The JACOB trial, a phase 3 randomized controlled study conducted by Tabernero et al25  showed that adding pertuzumab to trastuzumab and chemotherapy did not improve OS for HER2-positive metastatic gastric or gastroesophageal junction cancer. Despite the negative result of the JACOB trial, the efficacy of dual blockade in the perioperative setting is still being investigated. The PETRARCA phase 2 trial, even though it was closed prematurely, demonstrated that the addition of trastuzumab and pertuzumab to perioperative FLOT significantly improved pathologic complete remission (35% versus 12%; P = 0.019) and preliminary survival benefit in patients with HER2-positive resectable esophagogastric adenocarcinoma.26  The INNOVATION trial has been conducted to evaluate the effect of chemotherapy alone versus chemotherapy plus trastuzumab versus chemotherapy plus trastuzumab plus pertuzumab in the neoadjuvant setting.27  The pending results are essential to determine the role of neoadjuvant trastuzumab and pertuzumab.

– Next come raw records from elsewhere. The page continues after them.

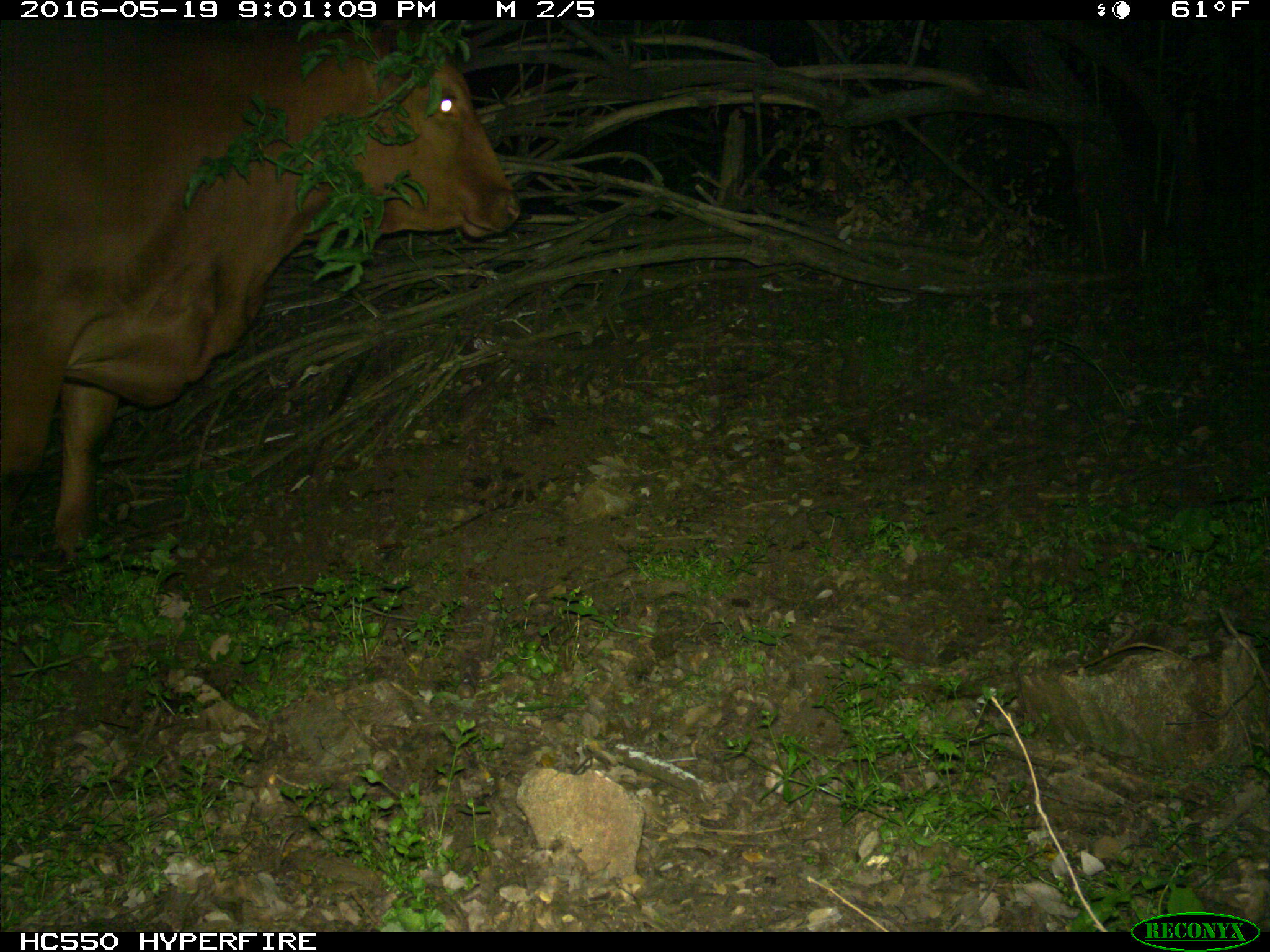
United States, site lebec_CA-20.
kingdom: Animalia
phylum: Chordata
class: Mammalia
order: Artiodactyla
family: Bovidae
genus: Bos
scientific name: Bos taurus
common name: domestic cow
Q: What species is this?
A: Bos taurus (domestic cow).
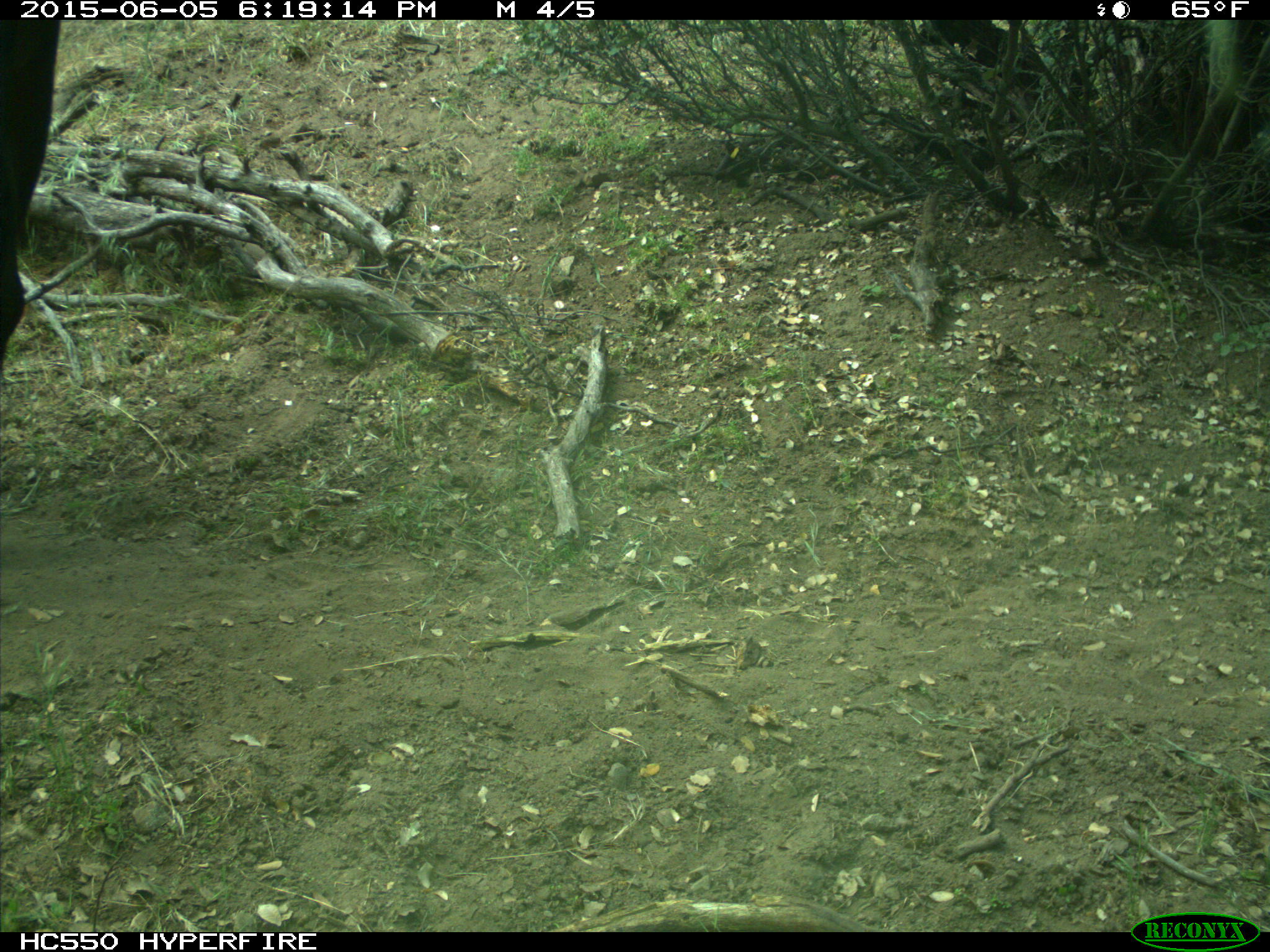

The efficacy of trastuzumab-based antibody–drug conjugates is also controversial. The GATSBY trial concluded that trastuzumab emtansine (T-DM1) was not superior to taxane in patients with previously treated HER2-positive advanced gastric cancer.28  In the DESTINY-Gastric01 trial, the result of trastuzumab deruxtecan (T-DXd) was totally different. Trastuzumab deruxtecan significantly improved the response and OS compared with standard therapies among patients with treated HER2-positive gastric cancer.29  Although the results of anti-HER2 agents for HER2-positive gastric cancer are inconsistent, numerous trials with various settings are still ongoing to determine the potential benefit for HER2-positive gastric cancer.

According to our study, TNM stage remains the most crucial prognostic factor. None of the remaining studied factors can be predictive of prognosis. This result again emphasizes the importance of early detection and early management for gastric cancer.

There are limitations in our study. First, it is a single-center retrospective study with only Taiwanese individuals included. Therefore, potential selection bias exists. Second, the number of HER2-positive cases is limited because of the low positive ratio of 7.2%. Therefore, it is difficult to perform further analysis in terms of prognostic value. Nevertheless, we found that HER2-positive gastric cancer is highly correlated with distant lymphatic spreading and its potential role as a favorable prognostic factor if treated with anti-HER2 therapy.

HER2-positive gastric cancer was associated with intestinal histologic type. Patients with HER2-positive gastric cancer were more likely to have distant lymphatic recurrence, but HER2 was not an independent prognostic factor.

This study was supported with funding from Melissa Lee Cancer Foundation (MLCF-V111_A11107) and Taipei Veterans General Hospital (V111C-222, V111C-184). The funding did not play a role in the study design, data collection, analysis, interpretation, or manuscript writing.